On 5/22/22 17:06, Stefan Hajnoczi wrote:
However, I hit on a problem that I think Emanuele and Paolo have already
pointed out: draining is GS & IO. This might have worked under the 1 IOThread
model but it does not make sense for multi-queue. It is possible to submit I/O
requests in drained sections. How can multiple threads be in drained sections
simultaneously and possibly submit further I/O requests in their drained
sections? Those sections wouldn't be "drained" in any useful sense of the word.

Yeah, that works only if the drained sections are well-behaved.

"External" sources of I/O are fine; they are disabled using is_external, and don't drain themselves I think.

Mirror is the only I/O user of drain, and it's fine because it never submits I/O to the drained BDS.

Drained sections in the main thread can be special cased to allow I/O (wrlock in this series would also allow I/O).

So I think that the "cooperation from all relevant places" that Kevin mentioned is already there, except for coroutine commands in the monitor. Those are a bad idea in my opinion and I'd rather revert commit eb94b81a94 ("block: Convert 'block_resize' to coroutine") until we have a clearer idea of how to handle them.

I agree that it's basically impossible to review the change.
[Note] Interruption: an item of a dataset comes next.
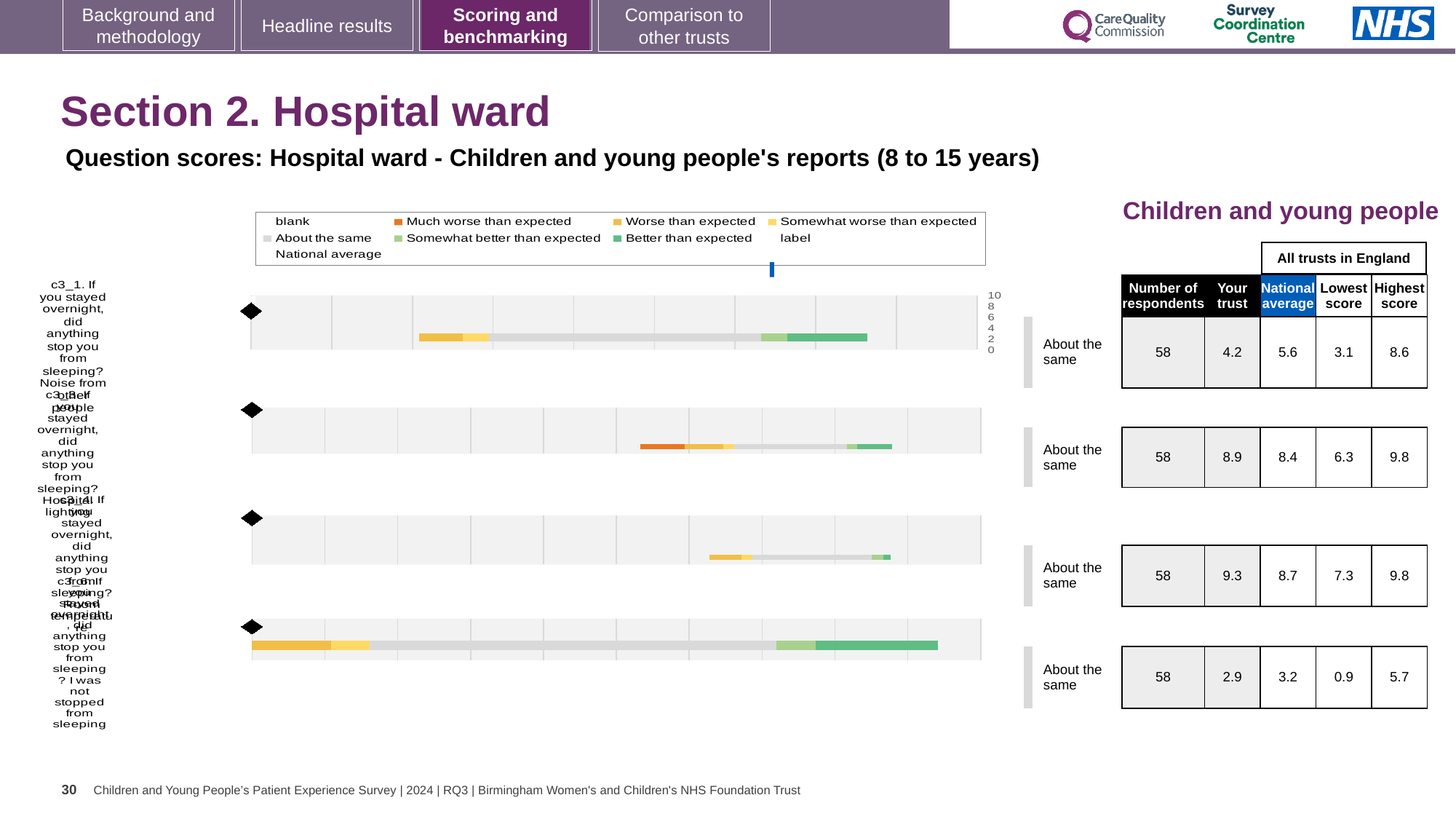
In the table, what is the national average for the top row (c3_1, noise from other people)? 5.6 In the table, what is the number of respondents for the second row? 58 In the table, what is the lowest score for the third row? 7.3 What kind of chart is used for the benchmarking rows on this slide? bar chart In the table, what is the 'Your trust' score for the top row (c3_1, noise from other people)? 4.2 For the top row, what is the difference between the highest score (8.6) and the lowest score (3.1)? 5.5 How many benchmarking bar rows are shown on the slide? 4 For the top row, which is larger: the 'Your trust' score or the national average? national average In the chart legend, which colour represents 'Much worse than expected'? orange Which row has the highest 'Your trust' score in the table? the third row (9.3) In the table, what is the highest score for the bottom row? 5.7 In the chart legend, which colour represents 'Better than expected'? green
On the other hand, there's already a substantial amount of faith involved in the correctness of the current code.

In particular the AioContext lock does absolutely nothing to protect corutines in the main thread against graph changes---both from the monitor (including BHs as in "block: Fix BB.root changing across bdrv_next()") and from BDS coroutines. The former are unprotected; the latter are protected by drain only: using drain to protect against graph writes would be a matter of extending *existing* faith to the multi-iothread case.

Once the deadlock is broken, we can proceed to remove the AioContext lock and then introduce actual coroutine-based locking.

Possible steps for AioContext removal
-------------------------------------
I also wanted to share my assumptions about multi-queue and AioContext removal.
Please let me know if anything seems wrong or questionable:

- IO code can execute in any thread that has an AioContext.
- Multiple threads may execute a IO code at the same time.
- GS code only execute under the BQL.

For AioContext removal this means:

- bdrv_get_aio_context() becomes mostly meaningless since there is no need for
   a special "home" AioContext.

Correct. bdrv_set_aio_context() remains useful as a way to set a home AioContext for sockets.

- bdrv_coroutine_enter() becomes mostly meaningless because there is no need to
   run a coroutine in the BDS's AioContext.
- aio_disable_external(bdrv_get_aio_context(bs)) no longer works because many
   threads/AioContexts may submit new I/O requests. BlockDevOps.drained_begin()
   may be used instead (e.g. to temporarily disable ioeventfds on a multi-queue
   virtio-blk device).

This is a change that can be done independent of this work.

- AIO_WAIT_WHILE() simplifies to

     while ((cond)) {
         aio_poll(qemu_get_current_aio_context(), true);
         ...
     }

   and the distinction between home AioContext and non-home context is
   eliminated. AioContext unlocking is dropped.

(I'll reply on this from elsewhere in the thread).

Does this make sense? I haven't seen these things in recent patch series.

I agree, and yeah all these are blocked on protecting graph modifications.

In parallel to the block layer discussions, it's possible to work on introducing a request queue lock in virtio-blk and virtio-scsi. That's the only thing that relies on the AioContext lock outside the block layer.